## SELECTED TEXT
┏━━
The wealthy can afford to opt out of having their data and their attention sold as a product. The poor and middle class don’t have the same kind of resources to make that happen.
Screen exposure starts young. And children who spent more than two hours a day looking at a screen got lower scores on thinking and language tests, according to early results of a landmark study on brain development of more than 11,000 children that the National Institutes of Health is supporting. Most disturbingly, the study is finding that the brains of children who spend a lot of time on screens are different. For some kids, there is premature thinning of their cerebral cortex. In adults, one study found an association between screen time and depression.
A toddler who learns to build with virtual blocks in an iPad game gains no ability to build with actual blocks, according to Dimitri Christakis, a pediatrician at Seattle Children’s Hospital and a lead author of the American Academy of Pediatrics’ guidelines on screen time.
┗━━
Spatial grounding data
┏━━
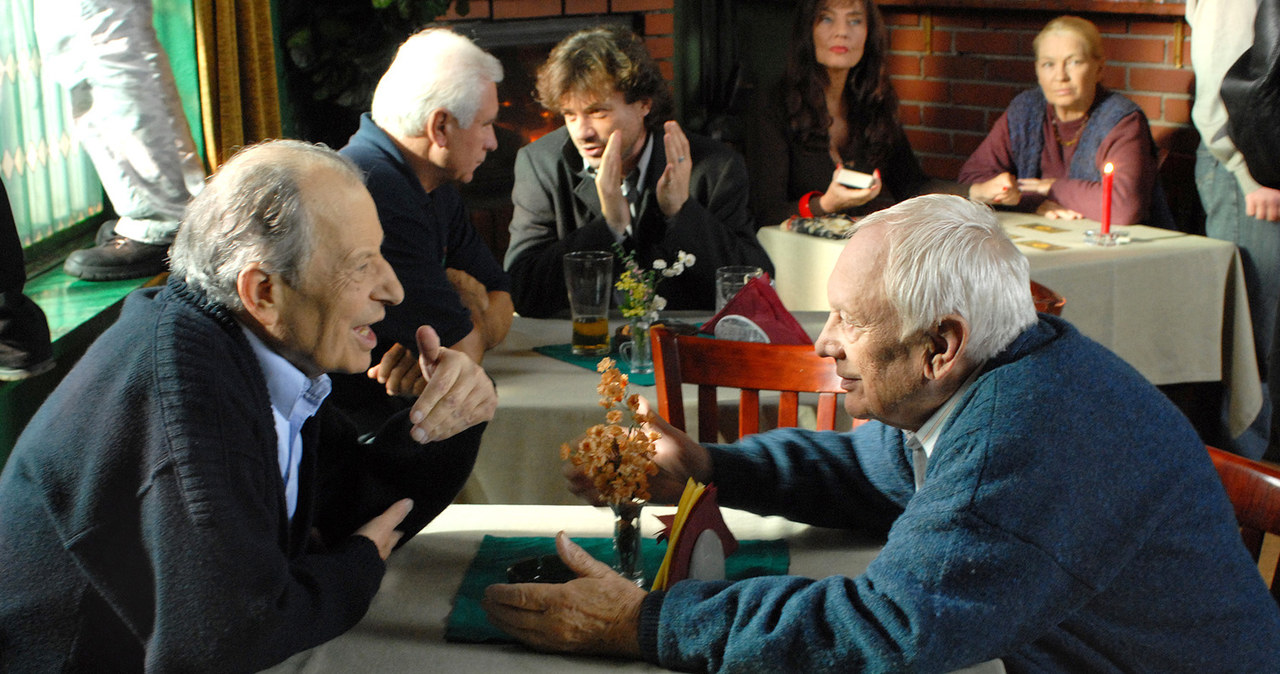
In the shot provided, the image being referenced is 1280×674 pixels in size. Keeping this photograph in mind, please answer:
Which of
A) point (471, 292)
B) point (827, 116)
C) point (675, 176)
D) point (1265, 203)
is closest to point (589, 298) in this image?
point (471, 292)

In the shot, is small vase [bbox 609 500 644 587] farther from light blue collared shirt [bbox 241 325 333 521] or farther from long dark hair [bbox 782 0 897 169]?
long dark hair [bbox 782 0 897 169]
┗━━
## WORK INSTRUCTION 1
Summarize the passage on screen time in two sentences.
## WORK INSTRUCTION 2
According to the passage on screen time, how many children are taking part in the brain development study supported by the National Institutes of Health?
## WORK INSTRUCTION 3
Pick up the passage on screen time after its last sentence and continue it.

## EXPECTED ANSWER 1
Unlike the poor and middle class, the wealthy can afford to keep their data and attention from being sold as a product. Early results from a study supported by the National Institutes of Health link more than two hours of daily screen time in children to lower thinking and language scores and to differences in the brain, and a virtual block-building game does not give toddlers the ability to build with real blocks.

## EXPECTED ANSWER 2
More than 11,000 children.

## EXPECTED ANSWER 3
In small towns around Wichita, Kan., in a state where school budgets have been so tight that the State Supreme Court ruled them inadequate, classes have been replaced by software, much of the academic day now spent in silence on a laptop. In Utah, thousands of children do a brief, state-provided preschool program at home via laptop.
Tech companies worked hard to get public schools to buy into programs that required schools to have one laptop per student, arguing that it would better prepare children for their screen-based future. But this idea isn’t how the people who actually build the screen-based future raise their own children.